Look into producing a list of frequent 'zero result' search terms on Wikimedia projects
From a community member: "One of the easy wins in search is to publish lists of popular search terms that don't currently have an obvious wikipedia article. In some case people will be able to create redirects to resolve them."

I believe the completion suggester helps with this in some capacity.

However, the idea of a list of common search queries that show zero matching results could be useful to editors and search engineers in determining why certain queries result in no matches and possible ways to improve the search results.

This task seeks to discern the technical, legal, and privacy concerns related to creating such a list.

A few initial questions.

  • Is it feasible to create a useful list of top queries with zero results for a wiki?
  • What are the technology, privacy, and security concerns?
  • How difficult would it be to automate something like this?


One outcome is a "No" - the concerns and technical implementation are insurmountable.

The other possible outcome will be a "Yes", with clear understanding of what it would take in resources to accomplish. If it is something the Discovery team wishes to take on, a plan for implementation would be pursued.
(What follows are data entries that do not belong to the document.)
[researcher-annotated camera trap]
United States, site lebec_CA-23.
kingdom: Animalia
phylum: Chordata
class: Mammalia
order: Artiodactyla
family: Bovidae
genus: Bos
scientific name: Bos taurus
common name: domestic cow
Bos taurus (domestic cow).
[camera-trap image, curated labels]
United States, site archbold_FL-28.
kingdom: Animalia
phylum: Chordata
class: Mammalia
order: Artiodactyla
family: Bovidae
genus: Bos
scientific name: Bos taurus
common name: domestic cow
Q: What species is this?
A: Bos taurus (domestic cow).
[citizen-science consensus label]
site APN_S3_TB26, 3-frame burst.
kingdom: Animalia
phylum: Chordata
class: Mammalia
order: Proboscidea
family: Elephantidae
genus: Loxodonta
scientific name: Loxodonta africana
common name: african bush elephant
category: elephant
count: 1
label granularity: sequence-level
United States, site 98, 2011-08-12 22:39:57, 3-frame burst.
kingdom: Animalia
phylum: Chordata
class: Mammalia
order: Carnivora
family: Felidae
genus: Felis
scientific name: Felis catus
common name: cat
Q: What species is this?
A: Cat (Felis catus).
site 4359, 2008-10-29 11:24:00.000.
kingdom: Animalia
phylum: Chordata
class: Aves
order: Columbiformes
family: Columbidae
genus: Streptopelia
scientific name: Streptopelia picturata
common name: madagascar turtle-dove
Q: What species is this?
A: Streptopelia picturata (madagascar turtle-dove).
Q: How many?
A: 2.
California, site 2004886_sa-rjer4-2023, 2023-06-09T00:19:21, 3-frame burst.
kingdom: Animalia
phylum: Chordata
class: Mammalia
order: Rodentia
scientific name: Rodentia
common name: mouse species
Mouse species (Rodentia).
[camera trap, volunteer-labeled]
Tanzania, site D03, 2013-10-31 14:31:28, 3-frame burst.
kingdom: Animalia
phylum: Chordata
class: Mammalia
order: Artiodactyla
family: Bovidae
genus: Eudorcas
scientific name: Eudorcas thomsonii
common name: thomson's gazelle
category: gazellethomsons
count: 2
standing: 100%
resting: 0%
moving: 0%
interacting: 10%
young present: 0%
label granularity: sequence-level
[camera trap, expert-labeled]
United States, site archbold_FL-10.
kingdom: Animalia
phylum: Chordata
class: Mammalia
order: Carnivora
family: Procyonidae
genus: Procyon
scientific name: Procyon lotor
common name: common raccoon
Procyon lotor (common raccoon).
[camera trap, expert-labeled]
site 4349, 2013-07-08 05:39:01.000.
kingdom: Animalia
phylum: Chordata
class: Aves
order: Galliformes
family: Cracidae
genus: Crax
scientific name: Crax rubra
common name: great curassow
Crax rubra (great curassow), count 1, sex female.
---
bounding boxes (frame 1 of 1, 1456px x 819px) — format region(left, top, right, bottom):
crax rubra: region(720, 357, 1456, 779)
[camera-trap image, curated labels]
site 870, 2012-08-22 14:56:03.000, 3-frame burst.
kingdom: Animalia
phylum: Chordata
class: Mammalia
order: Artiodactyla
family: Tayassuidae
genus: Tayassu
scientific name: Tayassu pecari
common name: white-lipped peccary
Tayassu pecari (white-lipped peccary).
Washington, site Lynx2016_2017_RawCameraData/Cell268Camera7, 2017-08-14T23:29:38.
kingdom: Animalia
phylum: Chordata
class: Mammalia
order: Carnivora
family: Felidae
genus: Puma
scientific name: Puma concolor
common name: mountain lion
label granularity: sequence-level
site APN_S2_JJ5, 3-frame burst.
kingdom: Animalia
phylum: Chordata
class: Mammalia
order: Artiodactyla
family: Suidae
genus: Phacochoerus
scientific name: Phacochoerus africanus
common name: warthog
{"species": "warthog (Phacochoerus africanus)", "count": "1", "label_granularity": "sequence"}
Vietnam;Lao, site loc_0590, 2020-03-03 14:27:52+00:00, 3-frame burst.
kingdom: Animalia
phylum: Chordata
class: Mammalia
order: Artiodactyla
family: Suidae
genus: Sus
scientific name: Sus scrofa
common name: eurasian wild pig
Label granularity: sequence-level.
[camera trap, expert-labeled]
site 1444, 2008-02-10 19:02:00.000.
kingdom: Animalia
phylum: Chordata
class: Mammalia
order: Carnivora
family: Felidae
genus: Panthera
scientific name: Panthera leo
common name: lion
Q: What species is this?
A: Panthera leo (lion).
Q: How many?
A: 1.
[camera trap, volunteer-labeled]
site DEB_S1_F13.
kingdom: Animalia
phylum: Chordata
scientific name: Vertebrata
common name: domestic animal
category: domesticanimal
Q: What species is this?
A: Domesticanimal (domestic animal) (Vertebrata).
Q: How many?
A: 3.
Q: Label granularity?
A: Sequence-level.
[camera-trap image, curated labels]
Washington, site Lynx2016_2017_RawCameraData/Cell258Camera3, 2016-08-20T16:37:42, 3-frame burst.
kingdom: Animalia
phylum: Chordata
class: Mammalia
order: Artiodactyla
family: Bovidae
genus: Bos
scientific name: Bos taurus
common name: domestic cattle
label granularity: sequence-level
Privacy - we don't want to reveal any private information by accident. People can accidentally copy/paste sensitive information into the search box and have that be included in any index.

I've heard this asked by a few folks in the community as a way of identifying opportunities to create new articles or reword/redirect popular terms to wiki articles.

@TJones performed an investigation into the top unsuccessful search queries. The results show that generating a list is not only difficult, but any results would be of low value.

"I think the problem with all of these strategies is that so many high-frequency queries would be eliminated by any of them that any useful mining would be down to slogging through the low-impact long tail."